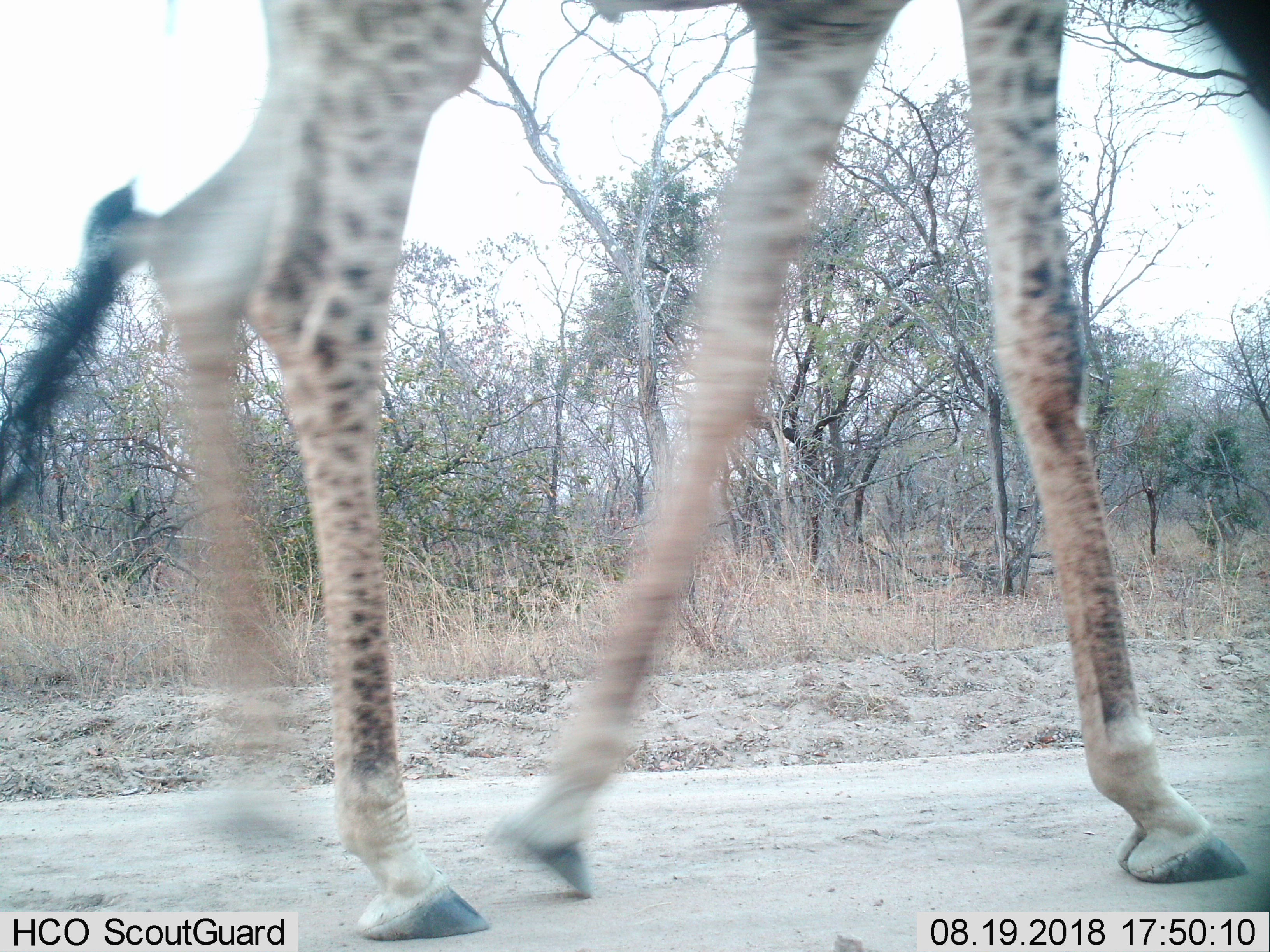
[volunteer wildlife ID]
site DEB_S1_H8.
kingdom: Animalia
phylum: Chordata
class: Mammalia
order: Artiodactyla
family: Giraffidae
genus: Giraffa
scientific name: Giraffa camelopardalis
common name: giraffe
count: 1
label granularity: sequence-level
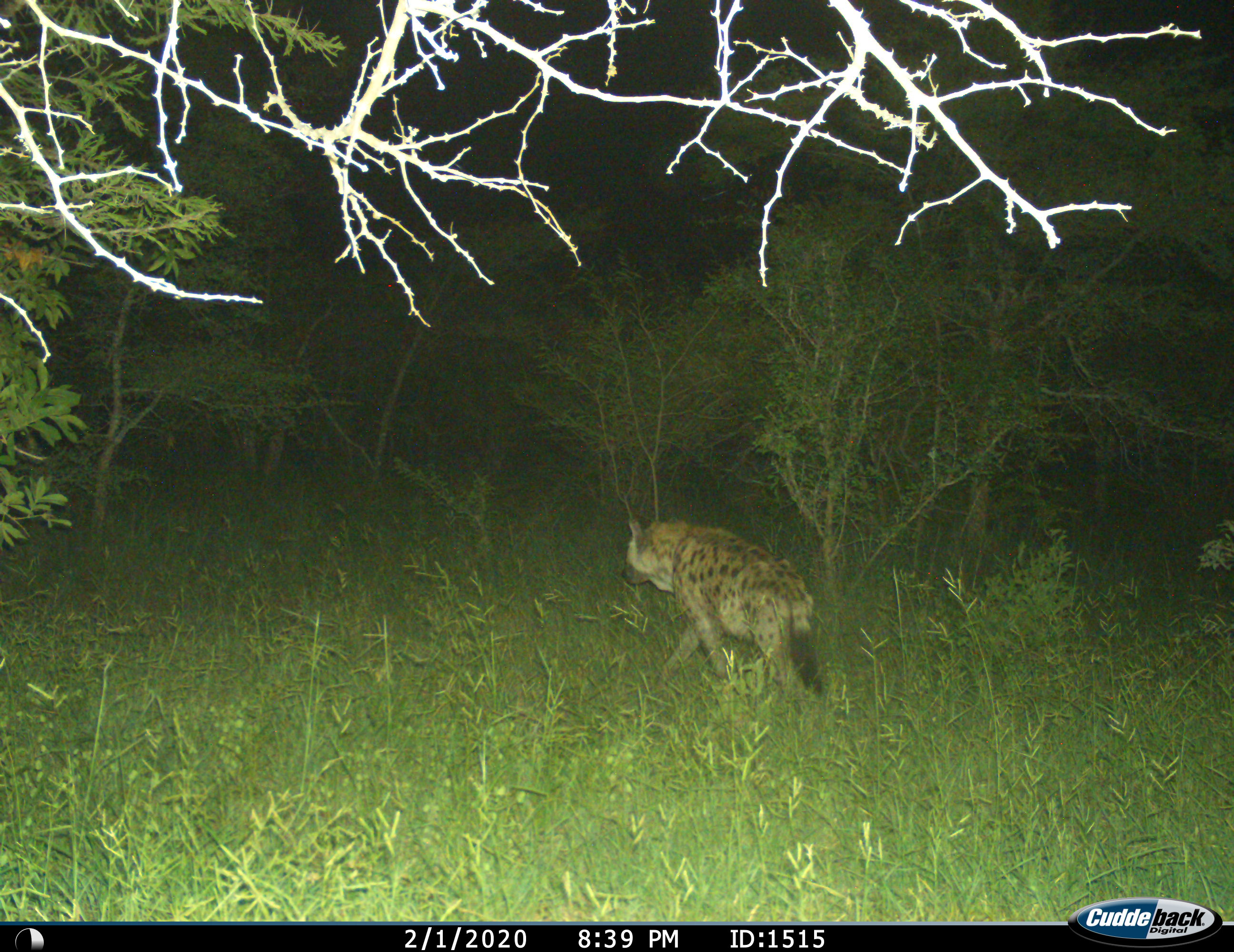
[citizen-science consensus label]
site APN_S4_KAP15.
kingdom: Animalia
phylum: Chordata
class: Mammalia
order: Carnivora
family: Hyaenidae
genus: Crocuta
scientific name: Crocuta crocuta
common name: spotted hyena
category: hyenaspotted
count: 1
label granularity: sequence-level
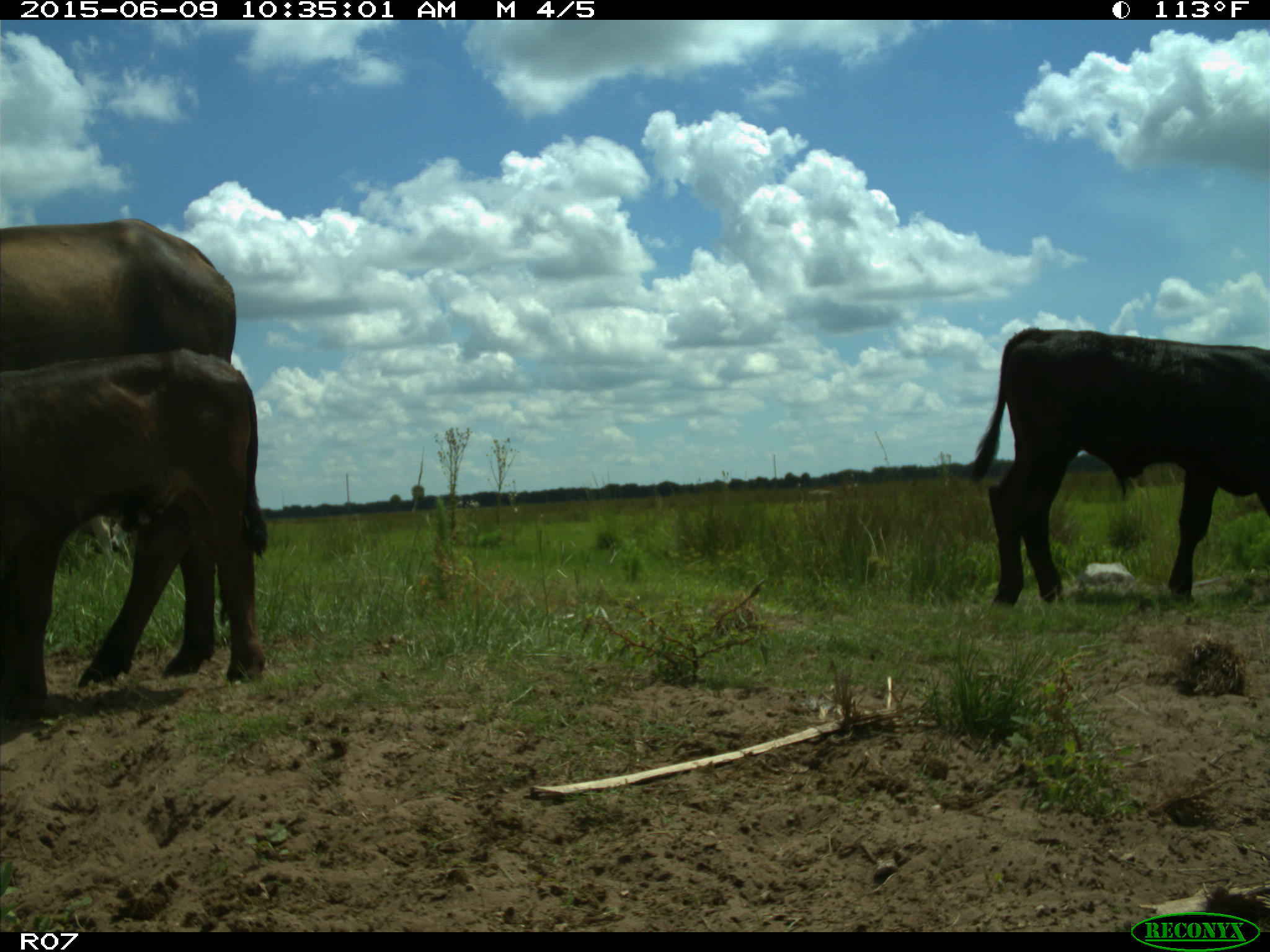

————

• **EXERCISE OBJECTIVE**
Wherever the string "name" occurs in the entries, copy that whole line.

• **SOLUTION**
scientific name: Giraffa camelopardalis
common name: giraffe
scientific name: Crocuta crocuta
common name: spotted hyena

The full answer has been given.